■ DOCUMENT EXCERPT ■
☆ ☆ ☆

Pruning’s a Must for English Lavender – because it extends its lifespan

English lavender, Lavandula angustifolia, is compact and very hardy so it’s ideal for hedges in sunny positions. You can identify an English lavender by its shorter stems, which go straight up, without splaying and radiating outwards. The short flower spike is blunt-tipped at the top and does not taper to a point. The flowers appear in the first half of summer, often when the roses begin to flower.

 

Specially Adapted Foliage

English lavender copes with our warming climate really well because of its Mediterranean provenance. The oily, aromatic coating on the foliage is an effective sunscreen and all pungent plants can tolerate lots of sunshine. The needle-like foliage cuts down transpiration, because there’s little surface for water to escape. The pale silvery foliage also helps, because it does not absorb much heat. The flowers of aromatic plants contain concentrated nectar.

 

You will need to water until established

 

Mediterranean plants, including lavenders, are adapted to dry summers. They search out water by developing a vertical root system that can go several feet underground. Newly planted lavenders haven’t had enough time to develop deep roots, so they will need watering in their first growing season.

 

When to Prune English Lavender

In their native land hot, dry Mediterranean summers don’t encourage much growth. However, the Mediterranean climate produces warm, wet winters and this is when the growth spurt occurs. We have to encourage an earlier surge of growth, because our winters are much colder, so English lavenders need to cut back in late summer – before cold weather sets in. This late-summer prune encourages a dome of new foliage to develop by early autumn and this dense foliage protects the plant in cold weather. In severe winters this dome of foliage may get shabby, so you may need another trim in late spring. Wait until the fear of cold weather has passed. April’s normally the best time, if you need to tidy it up again.

 

English lavender, Lavanula angustifolia, can be cut back in different ways. A lavender hedge can be reduced to nine inches or 23cm, using shears or hedge trimmers, in late summer. Individual plants can be cut back harder in late summer, to four inches, or 10cm. If you prune regularly every year, English lavender will live for over twenty years and possibly even longer. If you leave it untended, you’ll only get five years because the plant will lose vigour.

☆ ☆ ☆

■ WRITTEN EXERCISE A ■
According to the lavender pruning text, how long will English lavender live if it is pruned regularly every year?
The lavender text and the entries are unrelated material.

■ DATASET RECORDS ■

☆ ☆ ☆

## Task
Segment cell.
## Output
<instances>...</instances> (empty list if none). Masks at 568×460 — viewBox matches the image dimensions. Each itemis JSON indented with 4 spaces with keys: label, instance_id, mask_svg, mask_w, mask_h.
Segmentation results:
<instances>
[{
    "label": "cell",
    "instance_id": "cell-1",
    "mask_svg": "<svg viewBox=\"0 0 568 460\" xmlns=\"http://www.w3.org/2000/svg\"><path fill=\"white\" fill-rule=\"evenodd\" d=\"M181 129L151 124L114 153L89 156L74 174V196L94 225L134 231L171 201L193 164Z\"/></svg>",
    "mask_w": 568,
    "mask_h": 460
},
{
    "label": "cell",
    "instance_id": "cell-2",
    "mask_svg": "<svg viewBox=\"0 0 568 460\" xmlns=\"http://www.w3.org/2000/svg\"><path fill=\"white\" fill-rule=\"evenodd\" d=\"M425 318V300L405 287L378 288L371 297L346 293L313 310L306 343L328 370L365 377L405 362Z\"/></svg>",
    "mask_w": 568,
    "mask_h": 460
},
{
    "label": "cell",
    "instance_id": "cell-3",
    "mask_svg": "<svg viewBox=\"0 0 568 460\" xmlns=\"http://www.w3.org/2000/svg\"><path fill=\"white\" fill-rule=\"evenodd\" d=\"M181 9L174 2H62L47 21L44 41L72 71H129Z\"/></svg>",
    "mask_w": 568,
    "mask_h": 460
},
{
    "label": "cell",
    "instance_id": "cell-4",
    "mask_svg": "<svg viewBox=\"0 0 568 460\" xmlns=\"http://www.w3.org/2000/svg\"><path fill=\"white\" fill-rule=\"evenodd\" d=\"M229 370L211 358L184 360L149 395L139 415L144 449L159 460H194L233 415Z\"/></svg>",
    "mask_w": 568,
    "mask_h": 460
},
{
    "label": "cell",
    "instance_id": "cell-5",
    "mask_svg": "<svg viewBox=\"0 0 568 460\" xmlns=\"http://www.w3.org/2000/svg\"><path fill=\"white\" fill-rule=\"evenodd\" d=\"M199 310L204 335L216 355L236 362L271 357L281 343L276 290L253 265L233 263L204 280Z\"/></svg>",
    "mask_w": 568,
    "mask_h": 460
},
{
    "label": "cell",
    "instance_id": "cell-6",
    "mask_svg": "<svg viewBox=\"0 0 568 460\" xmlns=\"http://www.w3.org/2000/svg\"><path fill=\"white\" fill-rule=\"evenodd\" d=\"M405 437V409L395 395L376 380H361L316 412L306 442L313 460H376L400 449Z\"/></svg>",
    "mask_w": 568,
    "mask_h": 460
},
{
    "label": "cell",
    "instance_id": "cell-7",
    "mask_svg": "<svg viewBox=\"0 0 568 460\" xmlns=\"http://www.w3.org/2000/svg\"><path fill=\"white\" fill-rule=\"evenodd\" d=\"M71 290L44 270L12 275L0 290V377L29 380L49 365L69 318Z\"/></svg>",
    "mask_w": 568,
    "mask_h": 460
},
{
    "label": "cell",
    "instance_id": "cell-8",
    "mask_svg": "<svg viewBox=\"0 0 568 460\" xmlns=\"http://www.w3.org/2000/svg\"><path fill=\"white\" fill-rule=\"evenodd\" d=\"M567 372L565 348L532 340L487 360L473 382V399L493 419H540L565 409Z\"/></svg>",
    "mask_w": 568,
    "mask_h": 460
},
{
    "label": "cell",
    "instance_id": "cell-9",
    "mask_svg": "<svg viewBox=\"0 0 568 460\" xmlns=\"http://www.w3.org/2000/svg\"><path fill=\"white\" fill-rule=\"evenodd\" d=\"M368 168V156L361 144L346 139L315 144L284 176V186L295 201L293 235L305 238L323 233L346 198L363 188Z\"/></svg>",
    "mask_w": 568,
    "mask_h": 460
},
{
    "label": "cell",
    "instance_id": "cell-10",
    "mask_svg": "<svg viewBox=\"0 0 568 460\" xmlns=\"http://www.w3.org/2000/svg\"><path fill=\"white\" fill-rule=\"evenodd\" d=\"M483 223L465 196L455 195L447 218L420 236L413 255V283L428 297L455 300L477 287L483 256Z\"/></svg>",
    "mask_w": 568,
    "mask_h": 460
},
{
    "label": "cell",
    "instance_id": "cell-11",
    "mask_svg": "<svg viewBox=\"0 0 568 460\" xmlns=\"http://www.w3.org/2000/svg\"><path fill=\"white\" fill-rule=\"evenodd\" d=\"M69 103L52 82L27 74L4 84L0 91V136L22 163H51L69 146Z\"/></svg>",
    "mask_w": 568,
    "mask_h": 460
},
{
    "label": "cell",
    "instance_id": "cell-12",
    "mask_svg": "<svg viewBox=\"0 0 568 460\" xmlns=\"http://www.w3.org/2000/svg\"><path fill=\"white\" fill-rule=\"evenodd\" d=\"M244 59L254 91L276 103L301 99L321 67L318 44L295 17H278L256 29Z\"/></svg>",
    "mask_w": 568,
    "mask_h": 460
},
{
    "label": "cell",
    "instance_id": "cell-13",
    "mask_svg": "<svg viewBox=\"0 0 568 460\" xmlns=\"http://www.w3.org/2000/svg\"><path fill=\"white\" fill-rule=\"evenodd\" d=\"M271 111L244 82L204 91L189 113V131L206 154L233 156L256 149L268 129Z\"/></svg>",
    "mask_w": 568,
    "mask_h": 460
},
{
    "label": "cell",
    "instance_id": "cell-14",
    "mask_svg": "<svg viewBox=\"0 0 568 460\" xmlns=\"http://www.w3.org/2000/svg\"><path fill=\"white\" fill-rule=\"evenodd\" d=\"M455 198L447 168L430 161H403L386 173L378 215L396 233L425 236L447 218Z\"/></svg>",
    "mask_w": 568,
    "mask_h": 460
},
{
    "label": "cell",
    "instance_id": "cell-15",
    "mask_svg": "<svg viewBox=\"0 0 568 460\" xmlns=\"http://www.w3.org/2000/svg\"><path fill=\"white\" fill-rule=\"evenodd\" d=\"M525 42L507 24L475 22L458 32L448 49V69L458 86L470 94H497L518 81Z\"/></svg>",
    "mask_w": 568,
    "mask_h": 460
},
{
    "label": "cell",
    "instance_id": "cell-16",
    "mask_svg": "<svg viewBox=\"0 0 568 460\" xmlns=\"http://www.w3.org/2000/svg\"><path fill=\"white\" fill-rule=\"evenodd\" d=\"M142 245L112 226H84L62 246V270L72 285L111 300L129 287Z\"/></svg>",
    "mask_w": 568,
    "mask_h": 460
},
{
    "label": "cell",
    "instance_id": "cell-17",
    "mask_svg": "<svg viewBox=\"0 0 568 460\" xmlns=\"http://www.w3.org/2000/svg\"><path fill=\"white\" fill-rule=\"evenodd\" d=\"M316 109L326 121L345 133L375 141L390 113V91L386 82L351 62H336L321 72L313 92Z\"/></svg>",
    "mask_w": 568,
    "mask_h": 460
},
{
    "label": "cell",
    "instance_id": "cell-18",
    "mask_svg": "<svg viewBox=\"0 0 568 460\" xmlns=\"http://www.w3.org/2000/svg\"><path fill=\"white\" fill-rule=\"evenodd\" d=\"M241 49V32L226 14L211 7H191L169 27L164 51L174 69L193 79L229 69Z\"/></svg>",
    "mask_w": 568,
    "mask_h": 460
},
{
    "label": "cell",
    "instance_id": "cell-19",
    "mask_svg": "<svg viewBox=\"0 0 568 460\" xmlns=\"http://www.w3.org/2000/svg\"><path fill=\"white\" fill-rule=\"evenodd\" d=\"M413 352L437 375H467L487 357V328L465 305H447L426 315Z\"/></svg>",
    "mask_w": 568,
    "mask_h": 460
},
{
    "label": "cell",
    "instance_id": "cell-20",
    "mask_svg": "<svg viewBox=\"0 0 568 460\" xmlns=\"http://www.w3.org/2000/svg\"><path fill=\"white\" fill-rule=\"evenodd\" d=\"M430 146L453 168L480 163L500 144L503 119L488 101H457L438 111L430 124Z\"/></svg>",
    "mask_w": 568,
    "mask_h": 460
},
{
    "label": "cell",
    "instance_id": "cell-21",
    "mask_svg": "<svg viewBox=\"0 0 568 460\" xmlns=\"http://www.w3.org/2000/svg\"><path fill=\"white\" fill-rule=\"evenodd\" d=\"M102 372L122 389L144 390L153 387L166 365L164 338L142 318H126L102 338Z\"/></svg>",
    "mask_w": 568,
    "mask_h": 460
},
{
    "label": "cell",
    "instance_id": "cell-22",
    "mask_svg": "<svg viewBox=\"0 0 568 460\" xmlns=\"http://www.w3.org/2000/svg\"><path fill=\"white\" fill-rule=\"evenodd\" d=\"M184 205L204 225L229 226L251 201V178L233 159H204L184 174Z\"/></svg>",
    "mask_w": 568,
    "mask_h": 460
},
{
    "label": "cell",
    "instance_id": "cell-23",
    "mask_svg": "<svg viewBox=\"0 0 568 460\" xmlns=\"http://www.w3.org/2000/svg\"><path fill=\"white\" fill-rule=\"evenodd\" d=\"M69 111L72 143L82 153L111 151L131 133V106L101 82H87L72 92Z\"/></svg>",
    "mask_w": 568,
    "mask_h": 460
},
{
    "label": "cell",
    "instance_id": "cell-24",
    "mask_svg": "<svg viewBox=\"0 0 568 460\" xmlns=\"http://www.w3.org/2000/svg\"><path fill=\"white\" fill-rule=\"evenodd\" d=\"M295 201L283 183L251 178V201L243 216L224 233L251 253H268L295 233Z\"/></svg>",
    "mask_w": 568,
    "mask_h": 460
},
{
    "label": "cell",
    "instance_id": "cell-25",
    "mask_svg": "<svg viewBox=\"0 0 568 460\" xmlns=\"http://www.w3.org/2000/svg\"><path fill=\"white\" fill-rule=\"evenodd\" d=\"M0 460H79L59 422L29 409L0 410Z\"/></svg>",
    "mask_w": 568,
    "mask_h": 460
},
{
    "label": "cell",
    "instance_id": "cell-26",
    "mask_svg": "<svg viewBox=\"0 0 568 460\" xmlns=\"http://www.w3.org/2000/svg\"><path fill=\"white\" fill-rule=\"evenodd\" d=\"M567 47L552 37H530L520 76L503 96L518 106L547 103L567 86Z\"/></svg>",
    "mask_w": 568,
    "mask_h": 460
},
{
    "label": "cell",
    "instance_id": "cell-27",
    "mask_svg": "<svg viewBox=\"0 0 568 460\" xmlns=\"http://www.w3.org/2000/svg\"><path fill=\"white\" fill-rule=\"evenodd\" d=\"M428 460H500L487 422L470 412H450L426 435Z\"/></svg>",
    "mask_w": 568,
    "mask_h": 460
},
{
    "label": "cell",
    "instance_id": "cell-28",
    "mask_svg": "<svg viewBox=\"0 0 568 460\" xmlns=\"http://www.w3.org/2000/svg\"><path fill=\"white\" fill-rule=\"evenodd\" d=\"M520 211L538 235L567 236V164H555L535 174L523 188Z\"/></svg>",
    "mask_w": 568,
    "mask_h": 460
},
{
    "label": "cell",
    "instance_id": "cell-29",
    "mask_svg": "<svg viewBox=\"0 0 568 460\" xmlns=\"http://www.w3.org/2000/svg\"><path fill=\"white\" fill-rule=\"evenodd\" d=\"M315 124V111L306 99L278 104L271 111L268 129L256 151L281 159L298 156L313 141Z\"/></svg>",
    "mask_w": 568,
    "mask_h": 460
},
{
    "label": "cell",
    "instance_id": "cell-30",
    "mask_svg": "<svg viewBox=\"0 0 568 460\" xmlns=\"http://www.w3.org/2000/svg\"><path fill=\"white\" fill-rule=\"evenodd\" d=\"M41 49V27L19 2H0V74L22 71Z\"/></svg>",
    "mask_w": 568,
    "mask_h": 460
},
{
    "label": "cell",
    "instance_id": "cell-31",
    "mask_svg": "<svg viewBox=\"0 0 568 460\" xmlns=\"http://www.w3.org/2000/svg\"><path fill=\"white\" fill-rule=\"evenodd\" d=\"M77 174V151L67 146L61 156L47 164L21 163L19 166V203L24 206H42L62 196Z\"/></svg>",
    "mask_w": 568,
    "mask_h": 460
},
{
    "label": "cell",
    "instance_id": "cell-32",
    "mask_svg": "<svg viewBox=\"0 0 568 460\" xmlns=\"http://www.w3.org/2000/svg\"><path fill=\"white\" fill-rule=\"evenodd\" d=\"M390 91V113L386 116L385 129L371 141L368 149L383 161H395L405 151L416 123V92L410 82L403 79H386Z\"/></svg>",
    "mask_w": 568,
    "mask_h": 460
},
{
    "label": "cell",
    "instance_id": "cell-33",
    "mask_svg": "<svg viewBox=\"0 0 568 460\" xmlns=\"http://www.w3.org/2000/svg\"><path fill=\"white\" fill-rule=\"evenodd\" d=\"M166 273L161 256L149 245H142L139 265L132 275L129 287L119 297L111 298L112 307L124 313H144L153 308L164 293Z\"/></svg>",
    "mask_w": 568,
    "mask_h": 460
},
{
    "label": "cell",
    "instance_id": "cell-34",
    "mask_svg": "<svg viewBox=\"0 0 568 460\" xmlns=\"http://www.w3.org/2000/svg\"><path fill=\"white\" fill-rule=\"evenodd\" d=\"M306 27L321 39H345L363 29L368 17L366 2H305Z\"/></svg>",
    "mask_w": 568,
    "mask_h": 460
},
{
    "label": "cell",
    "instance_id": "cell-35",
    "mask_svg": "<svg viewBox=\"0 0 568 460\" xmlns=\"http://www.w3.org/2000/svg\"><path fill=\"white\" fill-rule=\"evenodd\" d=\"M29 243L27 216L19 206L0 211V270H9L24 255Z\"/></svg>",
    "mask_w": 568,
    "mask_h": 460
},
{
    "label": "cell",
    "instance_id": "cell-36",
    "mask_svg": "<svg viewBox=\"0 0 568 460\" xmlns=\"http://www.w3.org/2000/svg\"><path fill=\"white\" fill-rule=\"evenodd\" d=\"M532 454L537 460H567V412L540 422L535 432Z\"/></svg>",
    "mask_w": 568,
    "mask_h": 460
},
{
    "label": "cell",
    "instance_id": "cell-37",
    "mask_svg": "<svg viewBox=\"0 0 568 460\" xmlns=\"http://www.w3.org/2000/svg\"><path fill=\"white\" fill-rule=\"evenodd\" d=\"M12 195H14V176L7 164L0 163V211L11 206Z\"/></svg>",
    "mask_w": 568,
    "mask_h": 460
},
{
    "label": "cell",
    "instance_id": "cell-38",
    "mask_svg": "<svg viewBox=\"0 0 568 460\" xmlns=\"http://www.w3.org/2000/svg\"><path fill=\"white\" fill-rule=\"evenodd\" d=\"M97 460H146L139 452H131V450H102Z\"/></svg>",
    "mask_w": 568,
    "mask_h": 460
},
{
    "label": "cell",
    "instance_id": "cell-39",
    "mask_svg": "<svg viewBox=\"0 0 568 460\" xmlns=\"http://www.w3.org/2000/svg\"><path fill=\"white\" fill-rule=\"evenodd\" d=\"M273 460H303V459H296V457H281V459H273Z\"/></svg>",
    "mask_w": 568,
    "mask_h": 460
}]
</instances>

☆ ☆ ☆

■ WRITTEN EXERCISE B ■
Gather every line of the entries that contains the string "instances".

■ CORRECT OUTPUT A ■
Over twenty years, and possibly even longer.

■ CORRECT OUTPUT B ■
<instances>...</instances> (empty list if none). Masks at 568×460 — viewBox matches the image dimensions. Each itemis JSON indented with 4 spaces with keys: label, instance_id, mask_svg, mask_w, mask_h.
<instances>
</instances>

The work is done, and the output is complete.